Most things people seem to consider sports don't really seem like sports to me. I mean, I feel that a "sport," despite the official definition, should consist of some strenuous activity coupled with a large amount of skill and fair amount of competitive strategy in order to score some sort of points to best your opponents. In that sense, I don't consider guitar playing a sport in any way aside from the skills required.

What I consider sports are things like Hockey, Football, Basketball, Track, Shotput, Tennis, etc. Not so much poker, NASCAR, tetris, hot-dog-eating or fishing.

Certainly all of these activities require large amounts of skill, but to me, the skill required to do it is only one part of it being a sport - and certainly I have just as much respect for a master of a non-sport skill as I do for a champion of a sport. I don't get why we have to consider things sports that are not sports, just because they are competitive or require a lot of skill.


----------



## niffnoff (Jul 17, 2011)

My opinion guitar is either a profession or hobby.

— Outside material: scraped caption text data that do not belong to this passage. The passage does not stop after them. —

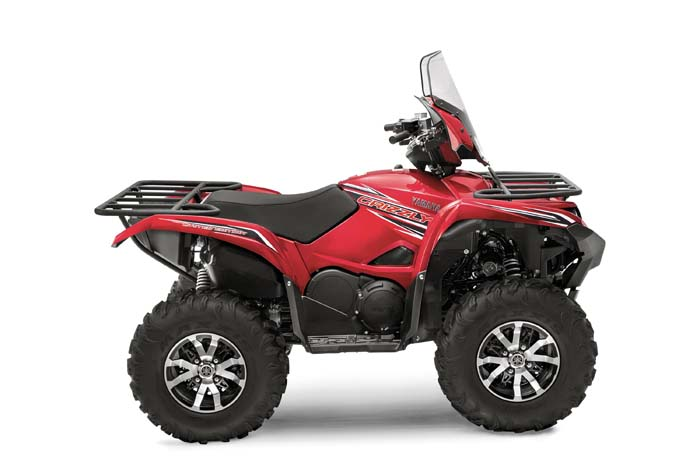 2016 Yamaha Grizzly EPS LE ATV - Side View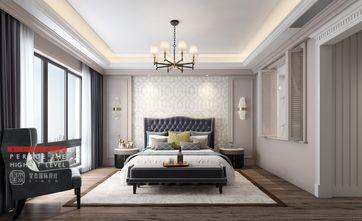 140平米四室四厅美式风格卧室欣赏图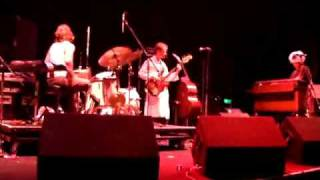 2008 10 31 ebisu garden hall MEDESKI MARTIN & WOOD(from NY) メデ...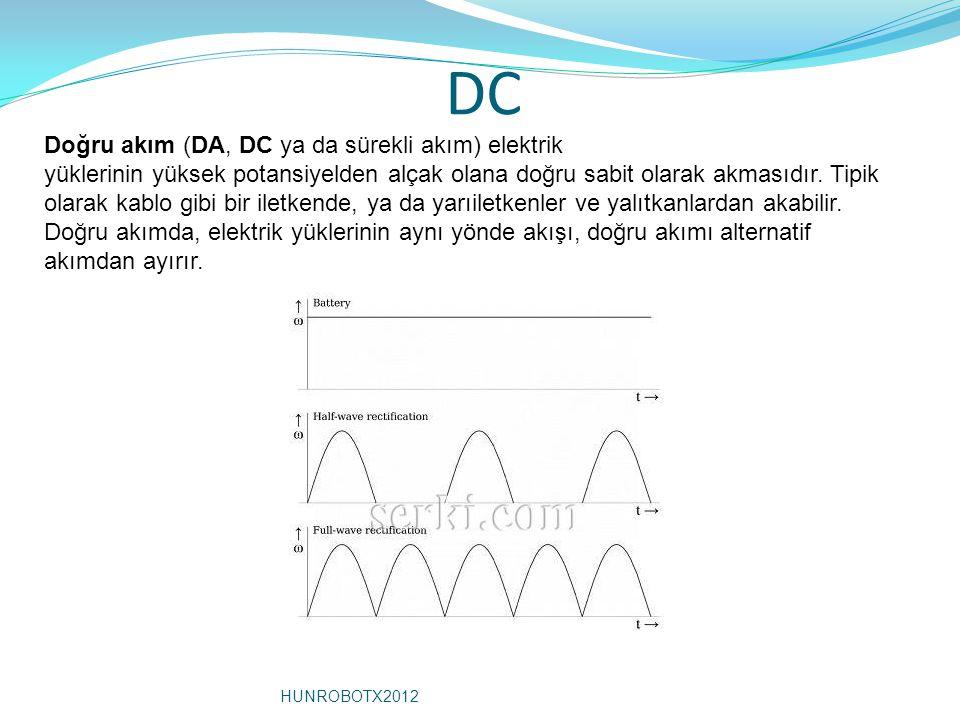 DC Doğru akım (DA, DC ya da sürekli akım) elektrik yüklerinin yüksek potansiyelden alçak olana doğru sabit olarak akmasıdır. Tipik olarak kablo gibi b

You play guitar with a band, session, recording - Profession

You play with a band that's not serious, or just to learn some t00nz - Hobby

The competitiveness comes with bands I think, trying to earn that "lead" spot, or that I can fret wank quicker than you can, or I can play the best s0l0z. In the end, that's just childishness. 

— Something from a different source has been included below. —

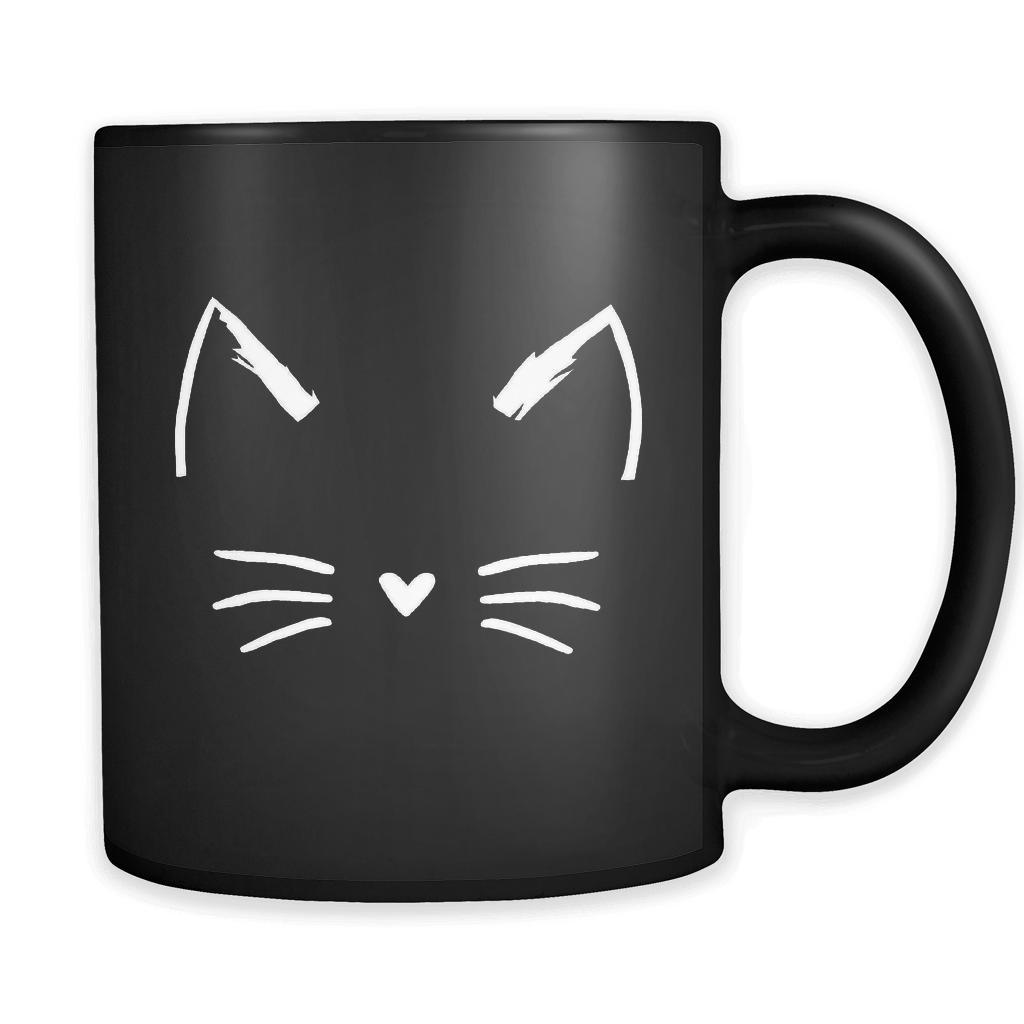 Ultimate Cat Lover Black Mug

If you want to play guitar for the music, you're probably the last person on earth to consider it for a "sport".

If you're in it to try and be the best at some aspect. Go home and find a new instrument. Every guitar player at one point will find something new and find someone is ten times better than them at something. Mastering the instrument would take a life time and by then, yeah I doubt you would be able to keep to the speed you were at one point in your life.

Guitar isn't a sport.


----------



## Bucks (Jul 17, 2011)

While guitar playing may share some characteristics of 'sports' i.e. practice regimes etc, I certainly wouldn't consider it as a sport, in the conventional sense. 

The term 'sport' isn't clearly defined, it's very subjective. Like some people consider playing video games a sport...that's just ridiculous to me!!


----------



## Powermetalbass (Aug 20, 2011)

playing guitar can't be a sport because as pointed out by the OP it is "competetive". There is no league of guitar players competing for the "golden pick or pick of destiny" so it is not a sport. Guitar shedding could be a sport if you were active. but guitar playing in general is not a sport, atleast not at a professional level. 

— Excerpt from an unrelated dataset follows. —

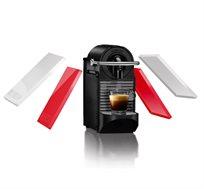 מכונת קפה דגם PIXIE CLIPS D60C החדשה הכוללת 2 קליפים בצבע ורוד ניאון ולבן להחלפה, מבית Nespresso - משלוח חינם!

By your guys logic anything that you can compete in is a sport : Knitting (could be), those idiots in the south who think hotdog eating is a sport, etc.


----------



## The Reverend (Aug 21, 2011)

Powermetalbass said:


> playing guitar can't be a sport because as pointed out by the OP it is "competetive". There is no league of guitar players competing for the "golden pick or pick of destiny" so it is not a sport. Guitar shedding could be a sport if you were active. but guitar playing in general is not a sport, atleast not at a professional level.
> 
> By your guys logic anything that you can compete in is a sport : Knitting (could be), those idiots in the south who think hotdog eating is a sport, etc.



Hotdog eating is definitely a sport. IT'S COMPETITIVE EATING, FOR CHRIST'S SAKE!


----------



## Blind Theory (Sep 1, 2011)

Guitar is a sport like skateboarding is a sport. What I mean by that is, I play guitar for fun just like I skate for fun. BUT, you can take both to a competitive arena. They both take skill, practice, and you have to stick with it to be any good but you don't have to compete to get there. Other, more traditional, sports like football require a team and competition so I can see how there could be an argument here.


----------



## AxeHappy (Oct 13, 2011)

Gold records? Platinum albums? Royal Conservative competitions? Kiwanis Music Festivals? Etc, Etc, Etc. I'm also constantly competing with myself but I suppose that hardly counts?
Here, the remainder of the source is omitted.